-- Work to complete --
An exact reproduction of all the entries is the expected answer.

─── Dataset extract

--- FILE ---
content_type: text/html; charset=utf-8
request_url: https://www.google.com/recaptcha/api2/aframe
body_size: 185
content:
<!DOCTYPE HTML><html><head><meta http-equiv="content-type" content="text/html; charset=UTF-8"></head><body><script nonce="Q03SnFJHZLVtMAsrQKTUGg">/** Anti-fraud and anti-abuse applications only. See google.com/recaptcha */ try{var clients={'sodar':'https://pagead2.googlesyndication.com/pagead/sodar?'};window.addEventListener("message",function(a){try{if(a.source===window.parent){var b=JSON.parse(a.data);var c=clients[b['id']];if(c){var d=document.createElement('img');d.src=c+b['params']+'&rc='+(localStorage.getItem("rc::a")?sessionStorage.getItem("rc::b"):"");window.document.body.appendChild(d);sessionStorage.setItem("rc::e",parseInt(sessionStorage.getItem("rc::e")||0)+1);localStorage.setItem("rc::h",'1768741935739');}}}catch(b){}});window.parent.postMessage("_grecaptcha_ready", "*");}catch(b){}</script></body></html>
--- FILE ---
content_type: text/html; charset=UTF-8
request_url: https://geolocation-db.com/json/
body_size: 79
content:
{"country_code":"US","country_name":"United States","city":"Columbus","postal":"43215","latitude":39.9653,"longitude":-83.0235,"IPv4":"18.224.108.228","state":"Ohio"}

──────

-- Finished exercise --
--- FILE ---
content_type: text/html; charset=utf-8
request_url: https://www.google.com/recaptcha/api2/aframe
body_size: 185
content:
<!DOCTYPE HTML><html><head><meta http-equiv="content-type" content="text/html; charset=UTF-8"></head><body><script nonce="Q03SnFJHZLVtMAsrQKTUGg">/** Anti-fraud and anti-abuse applications only. See google.com/recaptcha */ try{var clients={'sodar':'https://pagead2.googlesyndication.com/pagead/sodar?'};window.addEventListener("message",function(a){try{if(a.source===window.parent){var b=JSON.parse(a.data);var c=clients[b['id']];if(c){var d=document.createElement('img');d.src=c+b['params']+'&rc='+(localStorage.getItem("rc::a")?sessionStorage.getItem("rc::b"):"");window.document.body.appendChild(d);sessionStorage.setItem("rc::e",parseInt(sessionStorage.getItem("rc::e")||0)+1);localStorage.setItem("rc::h",'1768741935739');}}}catch(b){}});window.parent.postMessage("_grecaptcha_ready", "*");}catch(b){}</script></body></html>
--- FILE ---
content_type: text/html; charset=UTF-8
request_url: https://geolocation-db.com/json/
body_size: 79
content:
{"country_code":"US","country_name":"United States","city":"Columbus","postal":"43215","latitude":39.9653,"longitude":-83.0235,"IPv4":"18.224.108.228","state":"Ohio"}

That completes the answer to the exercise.